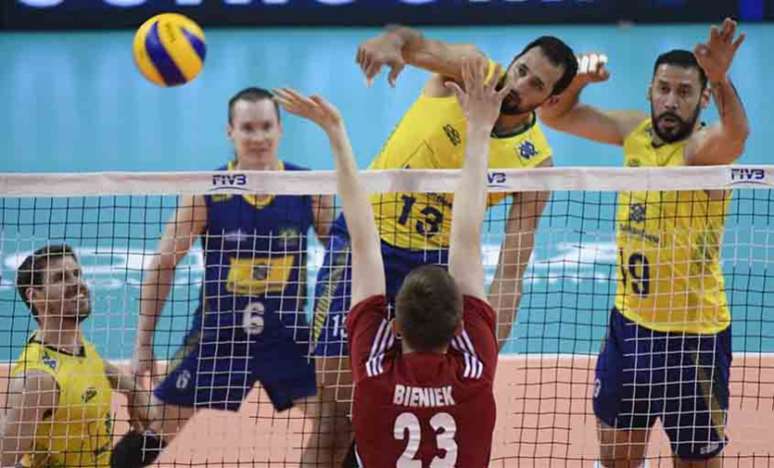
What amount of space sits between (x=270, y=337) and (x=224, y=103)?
10227 mm

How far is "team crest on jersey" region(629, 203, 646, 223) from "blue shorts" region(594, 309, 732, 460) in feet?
1.56

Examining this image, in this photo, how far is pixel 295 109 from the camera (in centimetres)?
498

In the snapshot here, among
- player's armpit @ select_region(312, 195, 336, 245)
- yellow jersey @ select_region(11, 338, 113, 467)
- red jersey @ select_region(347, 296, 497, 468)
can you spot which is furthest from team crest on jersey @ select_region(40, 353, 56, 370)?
red jersey @ select_region(347, 296, 497, 468)

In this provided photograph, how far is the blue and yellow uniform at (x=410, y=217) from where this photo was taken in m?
6.75

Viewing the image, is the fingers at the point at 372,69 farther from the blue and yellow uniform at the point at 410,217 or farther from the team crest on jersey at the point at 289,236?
the team crest on jersey at the point at 289,236

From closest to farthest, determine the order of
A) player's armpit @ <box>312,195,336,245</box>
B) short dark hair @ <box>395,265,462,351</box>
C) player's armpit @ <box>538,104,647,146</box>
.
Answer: short dark hair @ <box>395,265,462,351</box>
player's armpit @ <box>312,195,336,245</box>
player's armpit @ <box>538,104,647,146</box>

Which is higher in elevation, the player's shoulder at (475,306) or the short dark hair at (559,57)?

- DIRECTIONS
Output everything from the line containing "In the snapshot here, among" down to the end of the records as a Markdown table, skipping blank lines. Use the columns Row and Line, where Row numbers the lines in order and Line holds each line's text.

- CORRECT RESULT
| Row | Line |
|---|---|
| 1 | In the snapshot here, among |
| 2 | - player's armpit @ select_region(312, 195, 336, 245) |
| 3 | - yellow jersey @ select_region(11, 338, 113, 467) |
| 4 | - red jersey @ select_region(347, 296, 497, 468) |
| 5 | can you spot which is furthest from team crest on jersey @ select_region(40, 353, 56, 370)? |
| 6 | red jersey @ select_region(347, 296, 497, 468) |
| 7 | In this provided photograph, how far is the blue and yellow uniform at (x=410, y=217) from where this photo was taken in m? |
| 8 | 6.75 |
| 9 | Viewing the image, is the fingers at the point at 372,69 farther from the blue and yellow uniform at the point at 410,217 or farther from the team crest on jersey at the point at 289,236? |
| 10 | the team crest on jersey at the point at 289,236 |
| 11 | From closest to farthest, determine the order of |
| 12 | A) player's armpit @ <box>312,195,336,245</box> |
| 13 | B) short dark hair @ <box>395,265,462,351</box> |
| 14 | C) player's armpit @ <box>538,104,647,146</box> |
| 15 | . |
| 16 | Answer: short dark hair @ <box>395,265,462,351</box> |
| 17 | player's armpit @ <box>312,195,336,245</box> |
| 18 | player's armpit @ <box>538,104,647,146</box> |
| 19 | Which is higher in elevation, the player's shoulder at (475,306) or the short dark hair at (559,57)? |